Une autre comparaison pertinente passe par The Design of Everyday Things. Cette piste est particulièrement intéressante pour les lecteurs qui se demandent pourquoi certains outils réduisent les erreurs alors que d’autres les encouragent. Les livres sur Excel ne sont pas habituellement évalués aux côtés des livres de design, mais l’association fonctionne parce qu’ils interrogent tous deux la manière dont les gens interagissent avec des systèmes qui peuvent soit les guider, soit les égarer.

Bilan final

Microsoft Excel functions & formulas n’est pas le genre de livre technique qu’il faudrait recommander à la légère. Il a besoin d’un bon cadrage. Pris comme une feuille de route pour la version actuelle, il est trop vulnérable à l’âge. Pris comme une référence structurée pour comprendre la logique des tableurs, il offre encore une vraie valeur. C’est le jugement décisif de cette critique.

Ses meilleurs lecteurs seront des professionnels, des étudiants et des autodidactes qui veulent entretenir avec les tableurs une relation plus calme et plus durable. Ces lecteurs n’ont pas besoin que le livre soit récent. Ils ont besoin qu’il les aide à réfléchir plus clairement à ce que font les formules, à la manière dont les feuilles de calcul portent le raisonnement et aux endroits où la confiance accordée au tableur devient injustifiée. Dans ces conditions, le livre reste défendable.

Les réserves sont réelles et doivent rester visibles. Le décalage d’interface compte. Les hypothèses propres à une version comptent. L’absence d’un cadre produit actuel et vivant compte. Mais ces limites n’effacent pas la force centrale du livre, qui est vraisemblablement sa capacité à enseigner une pensée structurée du tableur plutôt qu’une simple chorégraphie logicielle.

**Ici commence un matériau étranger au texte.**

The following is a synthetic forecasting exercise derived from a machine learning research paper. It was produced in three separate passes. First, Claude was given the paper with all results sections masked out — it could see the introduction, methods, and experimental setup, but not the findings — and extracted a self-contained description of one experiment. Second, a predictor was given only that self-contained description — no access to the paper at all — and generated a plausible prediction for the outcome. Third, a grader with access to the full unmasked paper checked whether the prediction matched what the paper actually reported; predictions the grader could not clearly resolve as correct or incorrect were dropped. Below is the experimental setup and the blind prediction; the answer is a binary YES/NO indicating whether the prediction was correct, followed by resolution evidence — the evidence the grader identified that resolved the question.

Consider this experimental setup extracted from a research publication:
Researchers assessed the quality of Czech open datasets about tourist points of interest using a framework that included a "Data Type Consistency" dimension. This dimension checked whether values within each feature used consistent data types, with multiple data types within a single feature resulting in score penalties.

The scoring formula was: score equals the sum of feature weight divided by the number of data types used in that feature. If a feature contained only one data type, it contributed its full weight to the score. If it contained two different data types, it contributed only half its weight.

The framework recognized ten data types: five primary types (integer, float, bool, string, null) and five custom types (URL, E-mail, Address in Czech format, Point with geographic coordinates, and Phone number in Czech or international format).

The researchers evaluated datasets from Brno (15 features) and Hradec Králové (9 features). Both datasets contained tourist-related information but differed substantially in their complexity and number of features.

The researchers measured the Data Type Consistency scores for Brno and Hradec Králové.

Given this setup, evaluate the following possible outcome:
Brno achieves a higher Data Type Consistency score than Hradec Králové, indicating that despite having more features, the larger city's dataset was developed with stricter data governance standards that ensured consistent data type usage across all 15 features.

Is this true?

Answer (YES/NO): NO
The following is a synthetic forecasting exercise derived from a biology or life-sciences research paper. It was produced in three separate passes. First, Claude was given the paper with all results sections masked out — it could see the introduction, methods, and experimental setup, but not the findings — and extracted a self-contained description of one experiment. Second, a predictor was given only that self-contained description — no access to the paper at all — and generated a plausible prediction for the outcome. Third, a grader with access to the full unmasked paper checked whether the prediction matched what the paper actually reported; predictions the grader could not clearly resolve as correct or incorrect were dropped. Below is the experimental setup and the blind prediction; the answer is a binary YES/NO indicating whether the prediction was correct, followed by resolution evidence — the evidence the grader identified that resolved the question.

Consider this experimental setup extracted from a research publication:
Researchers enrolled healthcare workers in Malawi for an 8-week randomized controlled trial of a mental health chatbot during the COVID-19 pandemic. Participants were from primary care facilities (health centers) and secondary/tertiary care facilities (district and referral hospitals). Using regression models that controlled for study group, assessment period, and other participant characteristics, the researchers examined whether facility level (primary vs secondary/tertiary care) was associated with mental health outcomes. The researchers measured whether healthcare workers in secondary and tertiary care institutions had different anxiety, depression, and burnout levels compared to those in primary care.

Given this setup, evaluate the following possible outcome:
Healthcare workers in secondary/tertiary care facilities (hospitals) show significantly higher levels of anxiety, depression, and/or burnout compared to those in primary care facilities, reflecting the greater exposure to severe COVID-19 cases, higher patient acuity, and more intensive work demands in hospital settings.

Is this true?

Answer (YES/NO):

Le verdict final est donc mesuré mais positif. Microsoft Excel functions & formulas mérite sa place dans le catalogue comme livre sur Excel centré sur la référence, doté d’une utilité conceptuelle durable et de marques historiques évidentes. Les lecteurs qui l’abordent avec conscience des versions, des habitudes de lecture sélective et des attentes réalistes ont de bonnes chances d’en tirer le meilleur.